O facto de o ISAAC ter sido validado para asma e rinite alérgica na cidade de São Paulo e para asma em Curitiba, na fase 1, não garante que o entendimento das questões se faça de modo adequado em outros locais do país, o que pode vir a ser uma limitação quando o questionário é aplicado em outras regiões. Por outro lado, reconhecer a presença da síndroma alérgica respiratória crónica é de grande importância para o médico, pois a abordagem terapêutica será diferente da instituída em doentes com sintomas apenas no nariz ou no pulmão. É importante também o reconhecimento destas condições por parte do indivíduo acometido, para que o mesmo evite exposição aos factores de risco. Por não ser a rinite alérgica considerada uma doença grave, muitas vezes os sintomas não são valorizados, apesar do comprometimento da qualidade de vida do doente e seus familiares, enquanto, por parte do médico, durante a consulta de rotina, o nariz é um órgão pouco abordado aquando da realização da anamnese, do interrogatório sintomatológico e do exame físico.

Um dos objectivos do estudo foi observar se os sintomas de prurido nasal, coriza, espirros e lacrimejamento eram reconhecidos pelos adolescentes como sintomas de rinoconjuntivite.

Neste estudo, 65,2%(86/139) dos adolescentes responderam não ter rinoconjuntivite, embora preenchessem os critérios para este diagnóstico clínico. Por outro lado, apenas 17,6% (136/774) afirmaram ter rinoconjuntivite, sem preencher os critérios estabelecidos.

A maioria dos adolescentes com rinoconjuntivite não sabia que apresentava esta doença, o que pode estar relacionado com o subdiagnóstico ou a não valorização dos sintomas relacionados com a condição. O facto de não identificar os sintomas de rinoconjuntivite como uma das manifestações clínica da doença alérgica respiratória crónica pode ser factor importante na resposta inadequada ao tratamento instituído para os sintomas pulmonares, muitas vezes realizado sem que se considerem os sintomas nasais.

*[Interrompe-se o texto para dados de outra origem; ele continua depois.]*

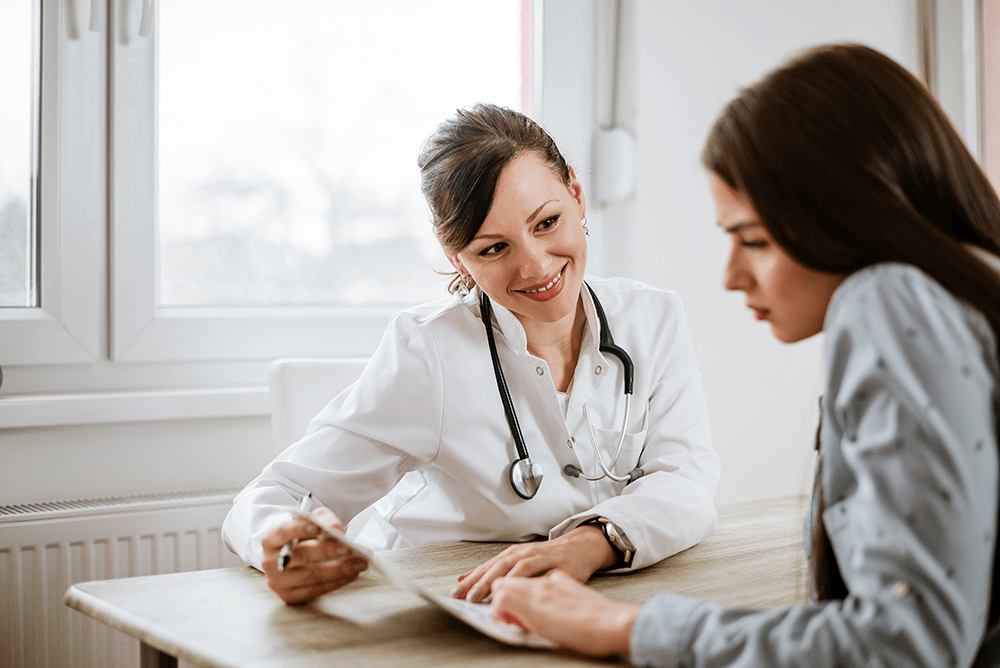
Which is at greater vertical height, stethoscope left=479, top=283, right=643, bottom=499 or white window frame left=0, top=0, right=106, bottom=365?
white window frame left=0, top=0, right=106, bottom=365

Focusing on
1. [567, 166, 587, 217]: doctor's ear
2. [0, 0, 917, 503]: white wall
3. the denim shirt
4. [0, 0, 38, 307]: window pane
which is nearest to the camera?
the denim shirt

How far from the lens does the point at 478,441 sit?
1337 mm

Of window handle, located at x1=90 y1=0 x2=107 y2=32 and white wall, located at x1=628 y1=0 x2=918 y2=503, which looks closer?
window handle, located at x1=90 y1=0 x2=107 y2=32

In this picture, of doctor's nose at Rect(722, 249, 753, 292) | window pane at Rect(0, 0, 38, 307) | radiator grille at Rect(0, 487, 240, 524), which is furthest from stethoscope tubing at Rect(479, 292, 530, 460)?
window pane at Rect(0, 0, 38, 307)

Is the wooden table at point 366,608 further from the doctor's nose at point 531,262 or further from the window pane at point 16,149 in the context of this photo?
the window pane at point 16,149

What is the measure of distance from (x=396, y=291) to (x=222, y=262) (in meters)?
0.44

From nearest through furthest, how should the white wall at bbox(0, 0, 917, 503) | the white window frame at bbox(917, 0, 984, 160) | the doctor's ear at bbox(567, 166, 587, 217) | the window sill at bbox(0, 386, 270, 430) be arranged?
the doctor's ear at bbox(567, 166, 587, 217), the window sill at bbox(0, 386, 270, 430), the white wall at bbox(0, 0, 917, 503), the white window frame at bbox(917, 0, 984, 160)

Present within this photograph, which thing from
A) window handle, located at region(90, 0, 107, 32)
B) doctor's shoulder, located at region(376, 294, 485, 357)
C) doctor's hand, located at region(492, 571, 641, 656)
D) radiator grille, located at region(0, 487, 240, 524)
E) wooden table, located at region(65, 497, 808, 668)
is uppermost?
window handle, located at region(90, 0, 107, 32)

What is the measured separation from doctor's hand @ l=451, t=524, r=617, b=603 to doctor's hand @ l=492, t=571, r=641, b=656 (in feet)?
0.48

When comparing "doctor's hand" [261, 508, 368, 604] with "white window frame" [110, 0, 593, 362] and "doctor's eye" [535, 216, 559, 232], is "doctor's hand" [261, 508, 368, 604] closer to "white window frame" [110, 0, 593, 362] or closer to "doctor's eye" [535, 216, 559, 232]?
"doctor's eye" [535, 216, 559, 232]

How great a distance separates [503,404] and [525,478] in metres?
0.12

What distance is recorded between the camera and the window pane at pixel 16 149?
1.71 m

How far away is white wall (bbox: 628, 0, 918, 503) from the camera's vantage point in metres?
2.32

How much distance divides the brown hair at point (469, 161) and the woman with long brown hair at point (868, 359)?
589mm
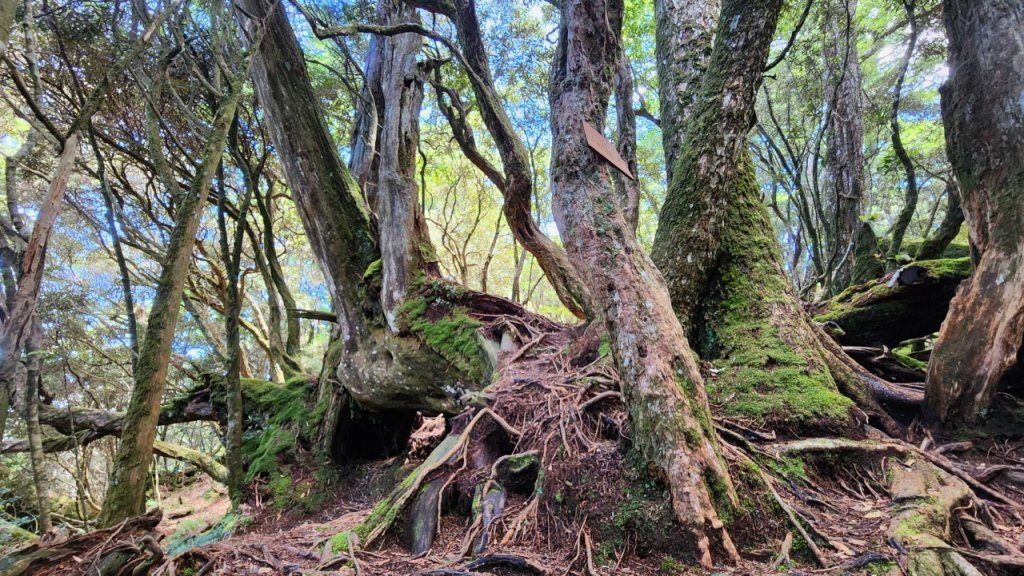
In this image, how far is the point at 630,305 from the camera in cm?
209

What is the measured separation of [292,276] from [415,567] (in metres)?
18.2

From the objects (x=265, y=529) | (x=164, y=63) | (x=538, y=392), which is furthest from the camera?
(x=265, y=529)

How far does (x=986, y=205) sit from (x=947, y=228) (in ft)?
5.48

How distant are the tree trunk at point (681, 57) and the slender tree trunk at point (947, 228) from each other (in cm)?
Answer: 224

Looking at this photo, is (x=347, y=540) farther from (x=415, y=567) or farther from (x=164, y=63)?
(x=164, y=63)

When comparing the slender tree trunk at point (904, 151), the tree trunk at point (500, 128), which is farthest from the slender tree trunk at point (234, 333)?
the slender tree trunk at point (904, 151)

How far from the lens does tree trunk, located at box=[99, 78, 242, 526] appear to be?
8.83 ft

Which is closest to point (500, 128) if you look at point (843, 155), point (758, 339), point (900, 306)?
point (758, 339)

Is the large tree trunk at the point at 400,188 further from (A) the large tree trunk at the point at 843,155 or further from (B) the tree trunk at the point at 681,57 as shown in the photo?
(A) the large tree trunk at the point at 843,155

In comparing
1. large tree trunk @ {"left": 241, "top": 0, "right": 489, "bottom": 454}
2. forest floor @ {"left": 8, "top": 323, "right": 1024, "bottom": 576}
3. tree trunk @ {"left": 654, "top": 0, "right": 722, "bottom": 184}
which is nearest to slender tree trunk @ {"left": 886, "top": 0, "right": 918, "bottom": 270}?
tree trunk @ {"left": 654, "top": 0, "right": 722, "bottom": 184}

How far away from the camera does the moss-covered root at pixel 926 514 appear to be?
5.11 ft

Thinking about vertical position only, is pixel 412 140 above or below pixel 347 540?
above

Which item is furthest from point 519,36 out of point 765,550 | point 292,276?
point 292,276

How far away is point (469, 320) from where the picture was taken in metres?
4.55
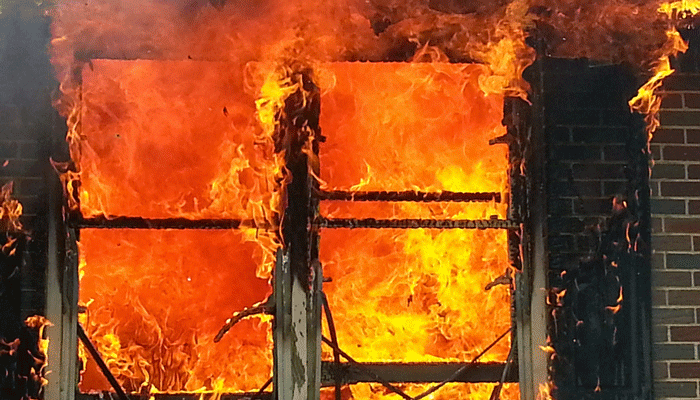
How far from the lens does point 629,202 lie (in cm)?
318

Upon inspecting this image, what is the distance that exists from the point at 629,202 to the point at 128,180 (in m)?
2.78

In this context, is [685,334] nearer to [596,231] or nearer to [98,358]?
[596,231]

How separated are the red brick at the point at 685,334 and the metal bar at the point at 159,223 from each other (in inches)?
83.8

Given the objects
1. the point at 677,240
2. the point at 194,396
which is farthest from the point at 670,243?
the point at 194,396

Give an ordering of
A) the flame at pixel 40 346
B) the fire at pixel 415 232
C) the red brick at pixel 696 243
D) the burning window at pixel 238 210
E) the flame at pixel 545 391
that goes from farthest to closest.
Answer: the fire at pixel 415 232 < the burning window at pixel 238 210 < the red brick at pixel 696 243 < the flame at pixel 545 391 < the flame at pixel 40 346

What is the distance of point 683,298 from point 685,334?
7.2 inches

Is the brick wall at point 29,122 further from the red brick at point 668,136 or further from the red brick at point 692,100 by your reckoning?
the red brick at point 692,100

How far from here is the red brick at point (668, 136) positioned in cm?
324

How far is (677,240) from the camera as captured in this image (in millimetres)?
3217

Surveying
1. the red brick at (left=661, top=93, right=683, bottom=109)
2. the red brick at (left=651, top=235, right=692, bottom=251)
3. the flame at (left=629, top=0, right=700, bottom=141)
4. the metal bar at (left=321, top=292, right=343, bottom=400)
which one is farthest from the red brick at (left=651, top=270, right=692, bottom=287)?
the metal bar at (left=321, top=292, right=343, bottom=400)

O curso natural das doenças alérgicas é conhecido como marcha atópica 28 , em que ocorre uma sequência típica de progressão de sinais clínicos de dermatite atópica, alergia alimentar e alergia respiratória.

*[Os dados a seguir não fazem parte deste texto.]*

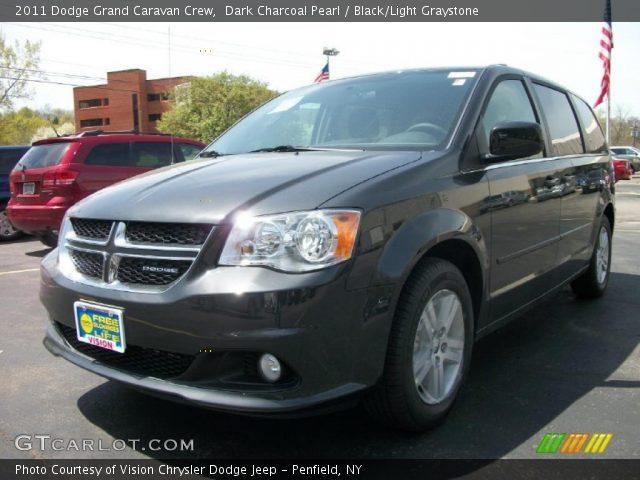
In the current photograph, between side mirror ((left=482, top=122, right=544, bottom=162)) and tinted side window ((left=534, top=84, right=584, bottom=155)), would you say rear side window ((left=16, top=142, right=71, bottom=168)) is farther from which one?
side mirror ((left=482, top=122, right=544, bottom=162))

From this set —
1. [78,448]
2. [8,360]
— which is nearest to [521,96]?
[78,448]

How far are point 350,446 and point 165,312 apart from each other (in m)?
1.02

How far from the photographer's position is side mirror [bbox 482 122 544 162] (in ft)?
9.78

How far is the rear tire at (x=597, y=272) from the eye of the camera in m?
4.95

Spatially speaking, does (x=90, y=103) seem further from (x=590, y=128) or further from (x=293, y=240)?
(x=293, y=240)

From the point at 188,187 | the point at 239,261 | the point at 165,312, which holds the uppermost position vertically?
the point at 188,187

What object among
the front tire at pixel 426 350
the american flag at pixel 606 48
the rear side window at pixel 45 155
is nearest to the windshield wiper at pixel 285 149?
the front tire at pixel 426 350

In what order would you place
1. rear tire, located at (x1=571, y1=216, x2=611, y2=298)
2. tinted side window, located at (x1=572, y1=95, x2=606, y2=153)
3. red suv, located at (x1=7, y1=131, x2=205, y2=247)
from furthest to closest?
1. red suv, located at (x1=7, y1=131, x2=205, y2=247)
2. rear tire, located at (x1=571, y1=216, x2=611, y2=298)
3. tinted side window, located at (x1=572, y1=95, x2=606, y2=153)

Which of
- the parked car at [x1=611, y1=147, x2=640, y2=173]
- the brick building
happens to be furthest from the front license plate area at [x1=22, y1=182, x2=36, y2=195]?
the brick building

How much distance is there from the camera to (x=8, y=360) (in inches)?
148

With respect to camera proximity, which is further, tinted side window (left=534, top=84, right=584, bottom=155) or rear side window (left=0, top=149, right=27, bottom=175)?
rear side window (left=0, top=149, right=27, bottom=175)

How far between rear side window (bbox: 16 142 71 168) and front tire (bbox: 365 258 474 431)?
690 cm

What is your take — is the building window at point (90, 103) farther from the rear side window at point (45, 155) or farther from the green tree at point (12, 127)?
the rear side window at point (45, 155)

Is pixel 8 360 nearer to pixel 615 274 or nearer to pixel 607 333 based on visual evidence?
pixel 607 333
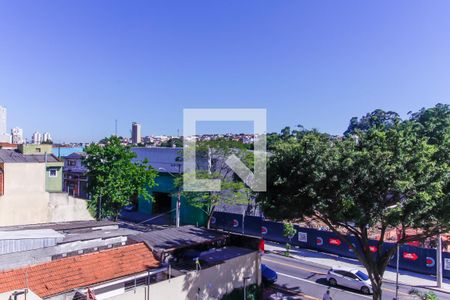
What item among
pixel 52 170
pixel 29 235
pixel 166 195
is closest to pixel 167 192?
pixel 166 195

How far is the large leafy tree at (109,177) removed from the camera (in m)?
27.7

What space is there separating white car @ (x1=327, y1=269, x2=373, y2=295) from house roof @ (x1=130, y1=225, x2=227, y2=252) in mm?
6941

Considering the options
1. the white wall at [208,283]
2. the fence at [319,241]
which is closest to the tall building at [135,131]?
the fence at [319,241]

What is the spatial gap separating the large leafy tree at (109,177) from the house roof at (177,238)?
10671 millimetres

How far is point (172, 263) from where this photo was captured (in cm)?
1570

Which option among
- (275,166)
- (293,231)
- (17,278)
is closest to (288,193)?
(275,166)

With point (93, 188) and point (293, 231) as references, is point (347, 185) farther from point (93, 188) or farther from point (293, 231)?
point (93, 188)

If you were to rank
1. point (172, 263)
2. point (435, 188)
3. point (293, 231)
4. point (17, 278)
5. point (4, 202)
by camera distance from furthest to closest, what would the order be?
1. point (293, 231)
2. point (4, 202)
3. point (172, 263)
4. point (435, 188)
5. point (17, 278)

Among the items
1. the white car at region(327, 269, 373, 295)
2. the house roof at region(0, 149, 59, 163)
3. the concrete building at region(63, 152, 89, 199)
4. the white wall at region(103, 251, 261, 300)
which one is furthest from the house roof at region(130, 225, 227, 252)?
the concrete building at region(63, 152, 89, 199)

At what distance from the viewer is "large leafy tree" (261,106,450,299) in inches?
516

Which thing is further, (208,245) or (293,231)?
(293,231)

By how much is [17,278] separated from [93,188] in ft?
55.1

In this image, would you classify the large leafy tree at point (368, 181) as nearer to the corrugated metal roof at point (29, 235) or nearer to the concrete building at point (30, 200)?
the corrugated metal roof at point (29, 235)

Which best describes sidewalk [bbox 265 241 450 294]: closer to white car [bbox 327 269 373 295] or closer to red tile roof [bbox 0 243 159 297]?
white car [bbox 327 269 373 295]
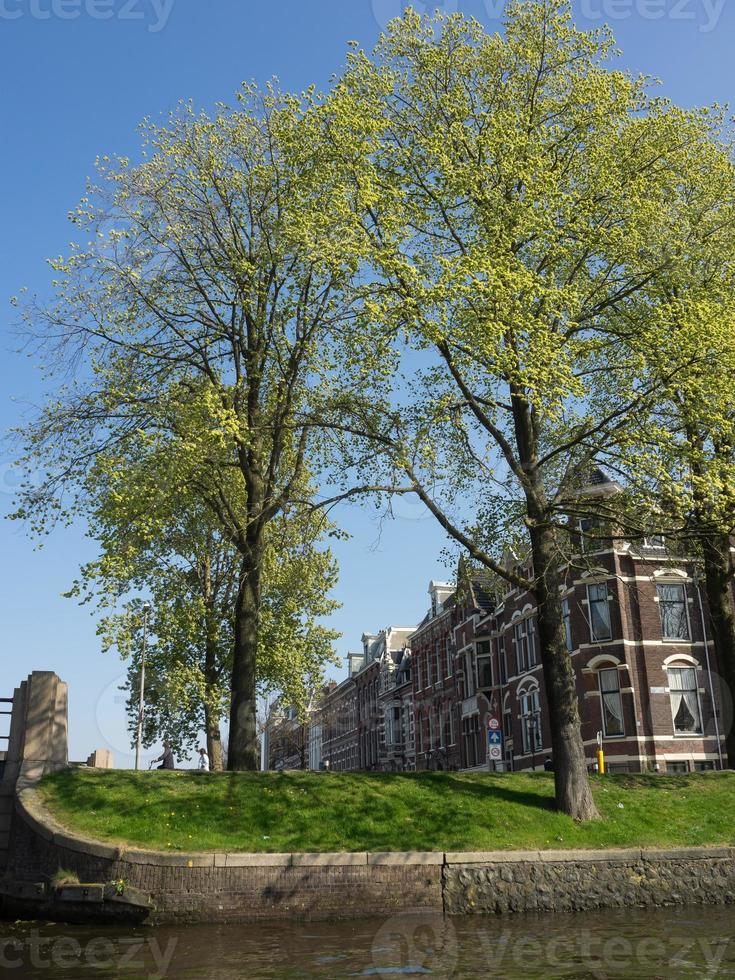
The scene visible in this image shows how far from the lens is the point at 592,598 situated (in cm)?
4362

A identificação da rinite associada à asma é importante para a tomada de decisão terapêutica e pode contribuir para o controlo mais efectivo dos sintomas, em relação aos casos onde o tratamento medicamentoso da asma é priorizado. Os relatos de diferentes autores corroboram o conceito da unicidade da via aérea, que preconiza para esta doença um tratamento único. O reconhecimento dos sintomas nasais como um dos pilares da síndroma alérgica respiratória crónica, implica uma abordagem terapêutica mais abrangente, que culminará no controle adequado dos sintomas, repercutindo a melhoria da qualidade de vida do indivíduo acometido, bem como dos seus familiares.